EXERCISE DETAILS
Continue the passage about recombinant RSV strains for drug and vaccine screening, picking up after its final sentence.

EXTRACTED TEXT
• • • •
Recombinant respiratory syncytial virus (RSV) strains expressing the G and F Proteins from RSV strains as well as renilla luciferase for use in drug and vaccine screening.
RSV is a common respiratory virus infecting most of the population at some point during their life and a major cause of lower respiratory tract infections in infants, children, and the elderly. Currently, neither an RSV vaccine nor effective post-infection therapeutic exists. Cases can often result in hospitalization and sometimes death in these populations. RSV vaccine and therapeutic development has faced challenges including high reversion rate and low immunogenicity. There is an urgent need to develop vaccines that provide a long lasting, highly immunogenic response as well as therapeutics that can be given post-infection.
• • • •
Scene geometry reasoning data
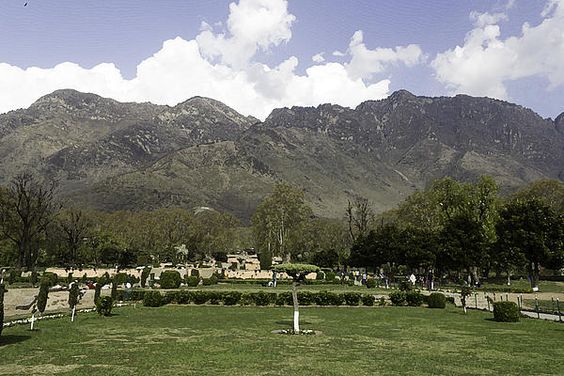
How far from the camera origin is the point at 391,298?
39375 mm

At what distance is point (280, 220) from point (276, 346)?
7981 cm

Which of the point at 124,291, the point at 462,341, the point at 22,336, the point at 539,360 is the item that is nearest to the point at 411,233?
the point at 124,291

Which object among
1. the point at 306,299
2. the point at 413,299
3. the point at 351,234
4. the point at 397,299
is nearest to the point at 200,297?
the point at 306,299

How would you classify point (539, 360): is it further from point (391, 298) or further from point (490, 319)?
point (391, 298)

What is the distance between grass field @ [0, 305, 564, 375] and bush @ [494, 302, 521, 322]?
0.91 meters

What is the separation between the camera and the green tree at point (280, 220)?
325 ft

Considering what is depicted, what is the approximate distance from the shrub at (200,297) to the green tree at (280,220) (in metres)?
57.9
• • • •
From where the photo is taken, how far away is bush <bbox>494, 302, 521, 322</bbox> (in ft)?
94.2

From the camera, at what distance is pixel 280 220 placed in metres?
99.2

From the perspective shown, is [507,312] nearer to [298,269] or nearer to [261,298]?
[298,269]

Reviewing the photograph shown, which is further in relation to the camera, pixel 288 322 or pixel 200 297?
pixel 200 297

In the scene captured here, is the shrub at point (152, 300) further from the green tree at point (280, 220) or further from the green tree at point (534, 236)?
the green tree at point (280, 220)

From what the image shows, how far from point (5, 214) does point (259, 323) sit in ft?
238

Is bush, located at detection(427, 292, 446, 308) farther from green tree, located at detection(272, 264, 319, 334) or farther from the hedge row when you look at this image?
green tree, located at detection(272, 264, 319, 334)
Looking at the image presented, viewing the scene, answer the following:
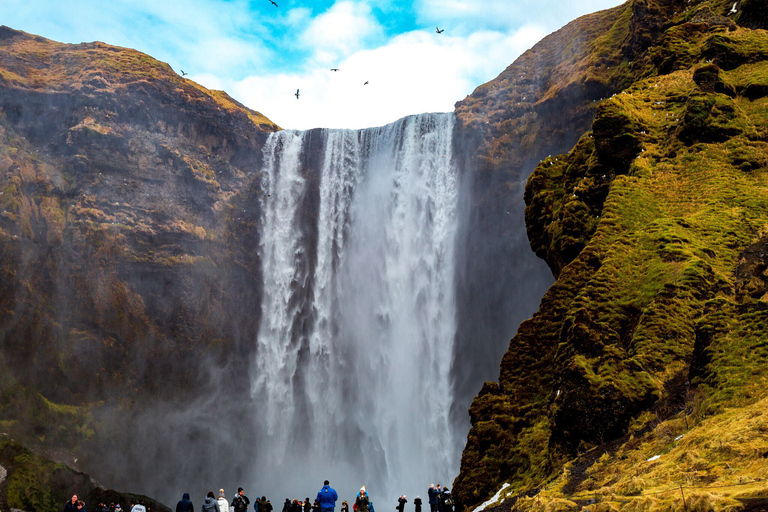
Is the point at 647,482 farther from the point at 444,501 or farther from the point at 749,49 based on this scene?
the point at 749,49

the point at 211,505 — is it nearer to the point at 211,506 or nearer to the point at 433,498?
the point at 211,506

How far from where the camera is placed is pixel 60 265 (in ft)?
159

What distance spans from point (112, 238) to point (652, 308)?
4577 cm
• • • •
EXERCISE RESPONSE
Researchers at Emory have generated a series of recombinant respiratory syncytial viruses (RSVs) strains to use for vaccine & therapeutic development. Each of these RSVs contains glycoproteins from distinct RSV strains and expresses renilla luciferase. In each, the G and F genes are replaced with that of other RSV strains including A2001/2-20, 2009/91, A1998/12-21 as well as a recombinant RSV expressing only the F protein of A2001/2-20. These strains could prove to be useful in further studies in developing therapeutics and vaccines.
These recombinant strains have been developed and used for vaccine candidate screening in the lab.